| Literature DB >> 27042306 |
Matthew P Spindler1, Alvin M Ho1, David Tridgell2, Marli McCulloch-Olson2, Vivian Gersuk2, Chester Ni2, Carla Greenbaum2, Srinath Sanda1.
Abstract
Normal glucose metabolism is critical to immune function but the effects of short-term hyperglycemia on immunity are not well described. To study this phenomenon, we induced hyperglycemia in healthy subjects for 2 h with intravenous dextrose and octreotide. An RNA-seq analysis of whole blood RNA demonstrated alterations in multiple immune pathways and transcripts during acute hyperglycemia including decreased transcription of IL-6, an important component of both innate and adaptive immune responses. Additional in vitro studies of human peripheral blood mononuclear cells (PBMCs) exposed to high glucose confirmed decreased IL-6 expression, most prominently in CD14(+)CD16(+) intermediate monocytes. Hyperglycemia also reduced IL-17A expression suggesting further impairment of immune responses during acute hyperglycemia. These findings demonstrate multiple defective immune responses in acute hyperglycemia and suggest a novel role for intermediate monocytes as metabolically sensitive innate immune cells.Entities:
Keywords: Hyperglycemia; IL‐17; IL‐6; metabolism; monocyte
Year: 2016 PMID: 27042306 PMCID: PMC4768063 DOI: 10.1002/iid3.97
Source DB: PubMed Journal: Immun Inflamm Dis ISSN: 2050-4527
Figure 1Suppression of immune gene expression during in vivo acute hyperglycemia in human subjects. (a) Clinical protocol for 10 healthy control subjects. Participants were admitted to the clinical research center and received a bolus and continuous infusion of octreotide for 120 min. Dextrose bolus occurred at t = 0 min and collection of whole blood RNA occurred at t = 0 and t = 120 min. (b) Glucose excursion over 2 h in all 10 subjects with standard deviations. (c) Pathways significantly altered (P‐value < 0.01 via Benjamin–Hochberg method) between the whole blood RNA‐seq profiles at t = 0 and t = 120 min. (d) Proportion of transcripts that increased and decreased in the immune system process pathway (GO: 0002376). (E) Heatmap showing fold changes (in log 2) in the immune system process pathway (GO: 0002376). Arrow indicates IL‐6 expression in RNA‐seq analysis. (f) Transcripts from (e) with the linear fold change > 1. (g) Serum IL‐6 levels did not change during the 2‐h protocol.

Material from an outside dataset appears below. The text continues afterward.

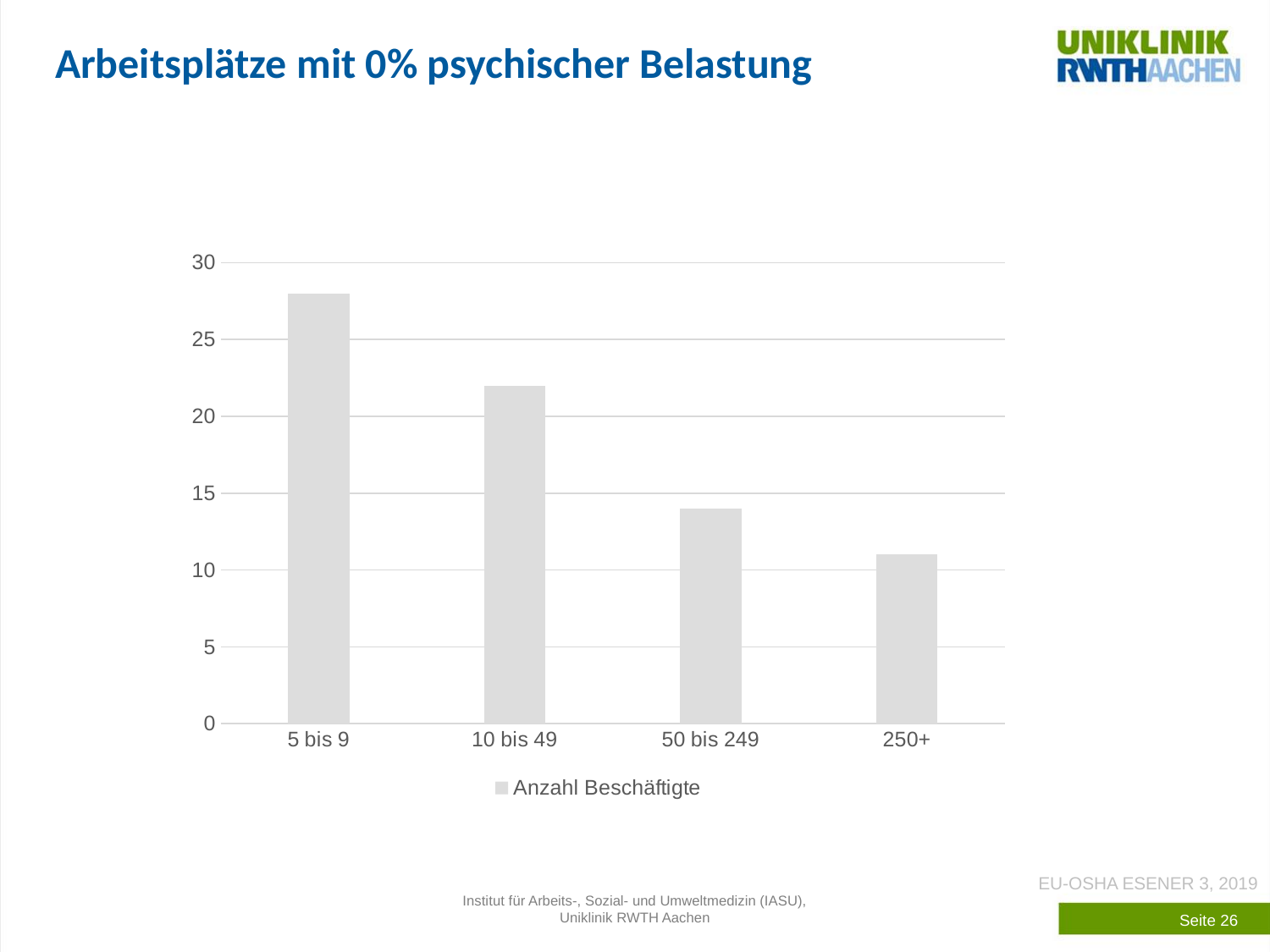
What kind of chart is shown on the slide? bar chart Which category has the highest value? 5 bis 9 Is the value for 10 bis 49 greater or less than 25? less Is the value for 5 bis 9 greater or less than 25? greater Do the values rise or fall from left to right along the x axis? fall Is the value for 50 bis 249 greater or less than 15? less Which is larger, the value for 10 bis 49 or the value for 50 bis 249? 10 bis 49 How many categories are shown on the x axis? 4 What is the legend entry shown below the chart? Anzahl Beschäftigte Which category has the lowest value? 250+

Figure 2Acute hyperglycemia decreases IL‐6 expression in intermediate monocytes. (a) IL‐6 levels in PBMC culture supernatants after 5 h from 10 individuals analyzed with a Wilcoxon matched‐pairs sign rank test (b) Representative flow plots showing decreased intracellular IL‐6 in HLA‐DR+CD14+ monocytes with acute hyperglycemia. Whole PBMCs were gated for HLA‐DR+CD14+. Double positive cells were selected (circles) based on fluorescence minus one (FMO) control for both HLA‐DR and CD14. The FMO control for CD14 expression is shown in gray. Normal glucose = purple, high glucose = orange, fluorescence minus one (FMO) IL‐6 control = grey. (c) Representative flow plots showing monocyte subsets based on CD14 and CD16 staining. Gates drawn based on FMO controls (not shown). Normal glucose = purple and high glucose = orange. Histograms of intracellular IL‐6 staining in monocyte subsets from sample shown in C. Significant IL‐6 is only seen in intermediate monocytes and decreases with acute hyperglycemia. (d) Whole PBMC culture supernatants of five individuals exposed to normal glucose media and normal glucose media with a p38 inhibitor, SB203580, showed reduced IL‐6 expression (testing with a Wilcoxon rank sign test). (e) Whole PBMCs (n = 5) exposed to normal and high glucose show reduced mean p38 protein expression (testing with a Wilcoxon rank sign test, standard deviation bars shown). (f) Whole PBMC (n = 5) exposed to high glucose showed no significant change in mean phospho‐p38 levels (testing with a Wilcoxon rank sign test, standard deviation bars shown).
Figure 3Acute hyperglycemia decreases IL‐17A expression. (a) IL‐17A measured by ELISA from cell culture supernatants in PBMC samples (n = 8) with in vitro acute hyperglycemia. (b) Number of samples that decreased IL‐17A expression with hyperglycemia.